Prabhupada: Tutto è prodotto dall'energia di Dio, ma ciò non significa che adorando qualsiasi cosa si adori Dio.
Bob: Allora che cosa c'è sulla Terra che non è maya (illusione)?
Prabhupada: Maya significa "energia" oltre che "illusione". Le persone sciocche scambiano l'energia con la sua sorgente. Questo è maya. Per esempio, i raggi del sole, che sono l'energia del sole, entrano nella tua stanza, ma non per questo puoi dire che nella stanza è entrato il sole. Se il sole entrasse nella tua stanza, tu e la tua stanza sareste distrutti in un momento; non faresti neppure in tempo ad accorgerti che il sole è entrato. Non è così?
Bob: Sì.
Prabhupada: Allo stesso tempo, però non si può dire che i raggi del sole non siano il sole, poiché senza il sole i raggi non potrebbero esistere. Non si può dire dunque che i raggi del sole non siano il sole, ma allo stesso tempo sono differenti dal sole. Sono il sole e non lo sono. Questa è la nostra filosofia. Acintya-bhedabheda: inconcepibile. Da un punto di vista materiale non si può concepire come una cosa possa essere simultaneamente positiva e negativa; è impensabile. Poiché tutto è energia di Krishna, Egli può manifestarsi in una qualunque delle Sue energie. Perciò, quando adoriamo Krishna in una forma fatta di metallo (la forma divina nel tempio), è Krishna che noi adoriamo, poiché il metallo è un'energia di Krishna e non è differente da Lui. Inoltre Krishna è onnipotente perciò può manifestarSi pienamente nella Sua energia; l'adorazione della forma di Dio nel tempio non è dunque idolatria, ma è autentica adorazione di Dio, ammesso che si conosca il metodo per eseguirla.
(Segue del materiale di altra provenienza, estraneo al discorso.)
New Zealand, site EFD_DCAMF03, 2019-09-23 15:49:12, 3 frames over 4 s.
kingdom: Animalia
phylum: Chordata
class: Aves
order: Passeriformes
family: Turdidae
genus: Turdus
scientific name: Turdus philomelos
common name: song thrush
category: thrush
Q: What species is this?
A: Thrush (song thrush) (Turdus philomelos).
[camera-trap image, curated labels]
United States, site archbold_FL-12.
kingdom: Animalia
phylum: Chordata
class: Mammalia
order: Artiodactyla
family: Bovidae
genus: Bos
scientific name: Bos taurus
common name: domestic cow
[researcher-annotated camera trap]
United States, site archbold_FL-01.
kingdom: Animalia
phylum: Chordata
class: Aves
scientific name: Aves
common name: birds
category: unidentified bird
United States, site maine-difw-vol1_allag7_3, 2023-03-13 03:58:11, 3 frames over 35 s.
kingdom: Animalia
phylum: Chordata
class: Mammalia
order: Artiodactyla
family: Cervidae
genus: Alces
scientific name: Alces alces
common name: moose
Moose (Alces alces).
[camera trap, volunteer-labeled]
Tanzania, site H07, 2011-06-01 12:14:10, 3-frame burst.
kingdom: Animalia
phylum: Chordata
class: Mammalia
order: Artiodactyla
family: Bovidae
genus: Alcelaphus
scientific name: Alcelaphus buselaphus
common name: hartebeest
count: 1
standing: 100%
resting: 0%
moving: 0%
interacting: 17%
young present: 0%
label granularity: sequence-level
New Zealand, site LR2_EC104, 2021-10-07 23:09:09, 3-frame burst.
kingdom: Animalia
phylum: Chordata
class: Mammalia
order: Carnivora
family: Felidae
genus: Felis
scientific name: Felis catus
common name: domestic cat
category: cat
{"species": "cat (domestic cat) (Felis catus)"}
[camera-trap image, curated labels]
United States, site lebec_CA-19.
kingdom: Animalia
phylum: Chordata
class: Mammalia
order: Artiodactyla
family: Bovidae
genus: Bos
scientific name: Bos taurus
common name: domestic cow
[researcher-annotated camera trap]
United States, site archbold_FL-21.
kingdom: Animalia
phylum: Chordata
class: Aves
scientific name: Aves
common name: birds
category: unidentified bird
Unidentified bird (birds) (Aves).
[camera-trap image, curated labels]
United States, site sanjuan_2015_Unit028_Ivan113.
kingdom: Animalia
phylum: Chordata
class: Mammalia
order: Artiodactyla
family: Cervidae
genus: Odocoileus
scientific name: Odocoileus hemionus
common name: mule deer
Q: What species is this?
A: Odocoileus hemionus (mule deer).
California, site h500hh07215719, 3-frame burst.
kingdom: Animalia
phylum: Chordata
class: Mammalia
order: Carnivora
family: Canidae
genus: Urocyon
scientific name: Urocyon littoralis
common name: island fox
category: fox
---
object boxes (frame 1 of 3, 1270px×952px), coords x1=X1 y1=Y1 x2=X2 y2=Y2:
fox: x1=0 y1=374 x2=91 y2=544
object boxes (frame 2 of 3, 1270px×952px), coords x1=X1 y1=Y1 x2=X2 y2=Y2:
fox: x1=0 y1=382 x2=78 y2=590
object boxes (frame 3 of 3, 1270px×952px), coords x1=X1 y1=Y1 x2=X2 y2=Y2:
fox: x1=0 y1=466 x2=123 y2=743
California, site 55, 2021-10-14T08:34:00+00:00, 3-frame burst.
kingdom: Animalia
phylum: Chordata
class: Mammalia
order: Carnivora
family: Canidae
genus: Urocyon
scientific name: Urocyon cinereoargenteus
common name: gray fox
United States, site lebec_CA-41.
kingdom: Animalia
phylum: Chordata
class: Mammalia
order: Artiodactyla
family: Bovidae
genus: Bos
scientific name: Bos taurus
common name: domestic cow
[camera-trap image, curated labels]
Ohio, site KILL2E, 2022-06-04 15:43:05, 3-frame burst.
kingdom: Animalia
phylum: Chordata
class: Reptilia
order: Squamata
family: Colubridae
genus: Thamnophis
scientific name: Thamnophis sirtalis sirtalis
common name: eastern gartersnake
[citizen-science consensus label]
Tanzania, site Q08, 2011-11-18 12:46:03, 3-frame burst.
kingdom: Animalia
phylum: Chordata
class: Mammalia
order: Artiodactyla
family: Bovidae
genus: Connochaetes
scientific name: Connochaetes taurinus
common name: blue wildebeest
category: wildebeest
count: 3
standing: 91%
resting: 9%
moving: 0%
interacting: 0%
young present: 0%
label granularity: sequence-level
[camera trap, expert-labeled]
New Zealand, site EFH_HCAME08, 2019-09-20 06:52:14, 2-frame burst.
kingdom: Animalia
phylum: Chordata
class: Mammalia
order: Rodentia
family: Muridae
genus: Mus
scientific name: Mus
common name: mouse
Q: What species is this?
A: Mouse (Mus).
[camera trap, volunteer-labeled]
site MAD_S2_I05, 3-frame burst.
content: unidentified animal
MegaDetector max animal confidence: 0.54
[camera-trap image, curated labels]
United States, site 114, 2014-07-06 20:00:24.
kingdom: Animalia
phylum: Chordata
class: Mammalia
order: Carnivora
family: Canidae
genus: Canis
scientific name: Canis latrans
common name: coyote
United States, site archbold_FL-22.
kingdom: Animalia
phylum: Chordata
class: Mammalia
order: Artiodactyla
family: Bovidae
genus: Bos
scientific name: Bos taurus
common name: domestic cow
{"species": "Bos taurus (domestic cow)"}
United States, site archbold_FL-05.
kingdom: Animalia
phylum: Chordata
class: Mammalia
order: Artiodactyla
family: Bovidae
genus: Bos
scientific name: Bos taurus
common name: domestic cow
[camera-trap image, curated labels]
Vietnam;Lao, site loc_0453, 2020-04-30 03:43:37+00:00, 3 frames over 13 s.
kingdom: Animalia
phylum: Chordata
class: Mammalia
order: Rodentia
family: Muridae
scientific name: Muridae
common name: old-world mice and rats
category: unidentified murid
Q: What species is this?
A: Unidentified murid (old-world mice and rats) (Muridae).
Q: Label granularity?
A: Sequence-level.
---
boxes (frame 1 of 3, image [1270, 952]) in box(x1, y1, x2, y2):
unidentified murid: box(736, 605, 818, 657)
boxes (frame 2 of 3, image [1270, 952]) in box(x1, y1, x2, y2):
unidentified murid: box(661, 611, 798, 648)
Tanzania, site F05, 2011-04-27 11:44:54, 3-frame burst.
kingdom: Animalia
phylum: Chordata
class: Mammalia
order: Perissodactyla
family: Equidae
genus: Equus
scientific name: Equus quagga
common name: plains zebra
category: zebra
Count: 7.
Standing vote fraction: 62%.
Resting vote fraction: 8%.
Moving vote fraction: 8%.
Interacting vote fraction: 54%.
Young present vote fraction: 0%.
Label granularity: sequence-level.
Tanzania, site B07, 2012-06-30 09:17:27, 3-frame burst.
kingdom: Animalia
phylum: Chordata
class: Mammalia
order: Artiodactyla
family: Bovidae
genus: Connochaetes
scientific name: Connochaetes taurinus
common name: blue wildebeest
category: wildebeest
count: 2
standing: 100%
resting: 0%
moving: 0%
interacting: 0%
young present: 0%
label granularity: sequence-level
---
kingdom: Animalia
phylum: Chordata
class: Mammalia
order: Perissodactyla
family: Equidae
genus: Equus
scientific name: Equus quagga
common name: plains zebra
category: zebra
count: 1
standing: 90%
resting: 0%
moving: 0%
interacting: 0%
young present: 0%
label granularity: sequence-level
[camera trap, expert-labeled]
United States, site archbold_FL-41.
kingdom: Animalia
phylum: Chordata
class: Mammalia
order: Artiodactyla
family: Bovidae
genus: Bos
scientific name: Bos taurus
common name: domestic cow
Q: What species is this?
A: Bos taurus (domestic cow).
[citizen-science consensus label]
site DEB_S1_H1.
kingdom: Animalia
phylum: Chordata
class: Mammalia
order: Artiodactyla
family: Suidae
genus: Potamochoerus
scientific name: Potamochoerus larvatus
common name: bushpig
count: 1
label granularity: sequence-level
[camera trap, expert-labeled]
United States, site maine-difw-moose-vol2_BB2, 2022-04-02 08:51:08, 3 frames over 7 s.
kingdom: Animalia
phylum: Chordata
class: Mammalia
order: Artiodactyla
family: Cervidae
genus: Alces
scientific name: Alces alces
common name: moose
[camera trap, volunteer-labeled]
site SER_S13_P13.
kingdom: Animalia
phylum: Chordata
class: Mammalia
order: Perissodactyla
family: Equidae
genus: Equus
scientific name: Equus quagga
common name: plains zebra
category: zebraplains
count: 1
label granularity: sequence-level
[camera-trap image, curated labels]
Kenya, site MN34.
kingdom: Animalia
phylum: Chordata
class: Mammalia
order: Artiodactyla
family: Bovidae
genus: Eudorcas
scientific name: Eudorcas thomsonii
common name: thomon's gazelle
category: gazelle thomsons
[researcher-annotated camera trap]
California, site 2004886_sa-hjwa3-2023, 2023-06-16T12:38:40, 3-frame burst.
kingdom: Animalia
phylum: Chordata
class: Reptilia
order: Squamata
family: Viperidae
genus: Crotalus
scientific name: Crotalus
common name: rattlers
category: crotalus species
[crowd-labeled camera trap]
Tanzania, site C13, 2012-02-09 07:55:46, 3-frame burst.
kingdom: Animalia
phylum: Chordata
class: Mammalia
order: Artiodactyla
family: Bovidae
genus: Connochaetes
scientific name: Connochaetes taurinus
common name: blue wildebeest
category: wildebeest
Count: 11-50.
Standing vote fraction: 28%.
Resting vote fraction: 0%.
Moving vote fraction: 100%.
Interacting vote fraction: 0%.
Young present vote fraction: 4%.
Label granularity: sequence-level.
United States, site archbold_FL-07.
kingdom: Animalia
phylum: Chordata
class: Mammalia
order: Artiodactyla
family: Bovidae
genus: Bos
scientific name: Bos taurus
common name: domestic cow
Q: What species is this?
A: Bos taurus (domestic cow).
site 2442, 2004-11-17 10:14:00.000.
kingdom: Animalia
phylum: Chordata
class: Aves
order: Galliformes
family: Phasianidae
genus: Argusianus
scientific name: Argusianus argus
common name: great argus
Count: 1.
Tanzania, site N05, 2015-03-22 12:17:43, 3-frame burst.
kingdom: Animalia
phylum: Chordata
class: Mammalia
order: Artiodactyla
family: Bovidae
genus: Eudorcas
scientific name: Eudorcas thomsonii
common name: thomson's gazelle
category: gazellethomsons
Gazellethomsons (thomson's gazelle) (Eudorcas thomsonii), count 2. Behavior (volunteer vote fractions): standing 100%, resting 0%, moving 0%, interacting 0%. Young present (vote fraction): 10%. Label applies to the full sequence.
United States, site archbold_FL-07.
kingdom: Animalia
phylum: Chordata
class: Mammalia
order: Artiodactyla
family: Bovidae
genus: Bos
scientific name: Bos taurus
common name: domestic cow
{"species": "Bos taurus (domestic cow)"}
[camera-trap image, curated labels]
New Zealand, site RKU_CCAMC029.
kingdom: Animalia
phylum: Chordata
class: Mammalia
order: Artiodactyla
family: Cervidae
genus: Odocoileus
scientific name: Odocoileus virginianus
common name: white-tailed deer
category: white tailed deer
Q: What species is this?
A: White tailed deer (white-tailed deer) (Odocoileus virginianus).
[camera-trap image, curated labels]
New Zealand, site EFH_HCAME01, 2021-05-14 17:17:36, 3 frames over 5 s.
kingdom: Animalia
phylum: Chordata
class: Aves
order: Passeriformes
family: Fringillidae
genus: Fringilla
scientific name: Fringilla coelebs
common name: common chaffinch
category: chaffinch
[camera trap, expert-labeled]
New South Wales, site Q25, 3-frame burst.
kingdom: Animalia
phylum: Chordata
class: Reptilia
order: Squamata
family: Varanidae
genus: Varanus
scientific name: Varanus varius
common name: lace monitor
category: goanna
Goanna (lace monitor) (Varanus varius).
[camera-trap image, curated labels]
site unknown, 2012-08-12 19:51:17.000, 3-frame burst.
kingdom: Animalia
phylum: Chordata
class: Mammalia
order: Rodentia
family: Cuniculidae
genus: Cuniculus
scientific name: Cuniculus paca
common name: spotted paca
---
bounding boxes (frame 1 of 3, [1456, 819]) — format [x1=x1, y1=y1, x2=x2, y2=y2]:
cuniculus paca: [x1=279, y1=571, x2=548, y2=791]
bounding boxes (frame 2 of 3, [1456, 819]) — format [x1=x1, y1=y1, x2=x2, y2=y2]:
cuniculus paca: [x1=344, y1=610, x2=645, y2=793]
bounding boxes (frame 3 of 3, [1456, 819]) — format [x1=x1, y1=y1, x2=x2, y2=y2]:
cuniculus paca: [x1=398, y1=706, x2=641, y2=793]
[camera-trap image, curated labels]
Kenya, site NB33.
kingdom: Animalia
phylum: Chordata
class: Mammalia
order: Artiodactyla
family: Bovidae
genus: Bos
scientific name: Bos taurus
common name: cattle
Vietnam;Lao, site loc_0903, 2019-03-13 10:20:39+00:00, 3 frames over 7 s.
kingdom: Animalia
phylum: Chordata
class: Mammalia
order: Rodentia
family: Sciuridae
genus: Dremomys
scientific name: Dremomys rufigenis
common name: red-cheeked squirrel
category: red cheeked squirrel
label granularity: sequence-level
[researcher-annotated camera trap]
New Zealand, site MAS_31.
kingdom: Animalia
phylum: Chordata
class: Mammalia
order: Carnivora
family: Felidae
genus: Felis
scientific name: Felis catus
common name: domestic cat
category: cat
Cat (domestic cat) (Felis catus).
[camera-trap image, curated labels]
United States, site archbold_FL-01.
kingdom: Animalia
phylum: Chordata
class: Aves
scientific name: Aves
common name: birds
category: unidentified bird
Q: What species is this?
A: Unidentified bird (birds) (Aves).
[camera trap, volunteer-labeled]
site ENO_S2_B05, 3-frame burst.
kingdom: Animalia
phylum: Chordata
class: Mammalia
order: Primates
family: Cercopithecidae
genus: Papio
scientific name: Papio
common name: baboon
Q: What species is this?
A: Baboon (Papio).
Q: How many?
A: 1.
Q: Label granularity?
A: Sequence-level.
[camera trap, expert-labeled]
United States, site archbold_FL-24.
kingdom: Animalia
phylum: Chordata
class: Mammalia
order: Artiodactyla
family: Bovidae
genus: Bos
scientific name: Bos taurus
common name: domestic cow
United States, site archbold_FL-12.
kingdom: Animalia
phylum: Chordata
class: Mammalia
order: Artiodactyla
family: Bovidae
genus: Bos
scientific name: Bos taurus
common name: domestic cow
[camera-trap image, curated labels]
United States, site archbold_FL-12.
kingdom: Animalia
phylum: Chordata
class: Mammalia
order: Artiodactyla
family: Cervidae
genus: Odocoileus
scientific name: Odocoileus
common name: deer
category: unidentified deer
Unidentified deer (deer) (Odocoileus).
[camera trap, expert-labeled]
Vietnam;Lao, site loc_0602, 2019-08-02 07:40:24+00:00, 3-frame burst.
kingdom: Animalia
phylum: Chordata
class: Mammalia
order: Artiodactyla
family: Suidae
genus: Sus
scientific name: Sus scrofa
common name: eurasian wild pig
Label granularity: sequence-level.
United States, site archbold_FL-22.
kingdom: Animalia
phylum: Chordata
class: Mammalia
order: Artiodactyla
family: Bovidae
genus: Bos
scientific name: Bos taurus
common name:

Bob: Se si conosce il metodo, la Divinità diventa Krishna?
Prabhupada: Non diventa, è già Krishna.
Bob: Krishna Si manifesta in una forma fatta di elementi materiali solo se si conosce il metodo per adorarla?
Prabhupada: Sì, prendiamo l'esempio del filo elettrico. Se sai come collegarlo alla presa di corrente ne puoi ricavare energia elettrica, altrimenti rimane solo un filo.
Bob: Perciò, se costruisco una statua di Krishna, non è Krishna a meno che...
Prabhupada: E' Krishna. Ma devi imparare il metodo per capire che è Krishna.
Bob: Non è solo terra e fango.
Prabhupada: No. La terra non ha un'esistenza separata da Krishna. Krishna afferma che è una Sua energia. Non si può separare l'energia dalla sua sorgente; non si può, per esempio, separare il calore dal fuoco, anche se il calore è differente dal fuoco. Quando ti riscaldi il calore è differente dal fuoco. Quando ti riscaldi non vuol dire che stai toccando il fuoco; il fuoco sprigiona calore ma continua a mantenere la sua identità. Così, sebbene Krishna crei ogni cosa attraverso le Sue energie, Egli rimane sempre una persona. I filosofi mayavadi pensano che se Krishna è tutto Egli abbia perso la Sua identità personale. Questo è un modo materiale di pensare. Per esempio, se bevo questo latte, quando lo finirò non avrò più latte; si sarà trasferito nel mio stomaco. Ma Krishna non è così. Egli è onnipotente. Noi stiamo continuamente usando la Sua energia, ma Egli esiste ancora. Un uomo può avere un grande numero di figli, ma lui rimane, non si esaurisce solo perché ha prodotto centinaia di figli. Similmente, Dio o Krishna, nonostante abbia creato un numero illimitato di figli, esiste ancora individualmente.
purnasya purnam adaya
purnam evavasisyate
"Poiché Dio è il tutto completo, anche se infinite unità complete in sé stesse emanano da Lui, Egli rimane il tutto completo". Questa è la coscienza di Krishna. Krishna non finisce mai, è onnipotente, perciò è infinitamente affascinante. Questo è solo un aspetto della manifestazione dell'energia di Krishna, ma Krishna ha un numero infinito di energie. Lo studio delle energie di Krishna è solo una parte della conoscenza di Krishna; se continui a studiare questa filosofia, la tua conoscenza di Krishna aumenterà. Noi non diciamo "forse è così, forse non è così"; noi diciamo che "è così" in modo assoluto.
Syamasundara: Non si finisce mai di studiare Krishna.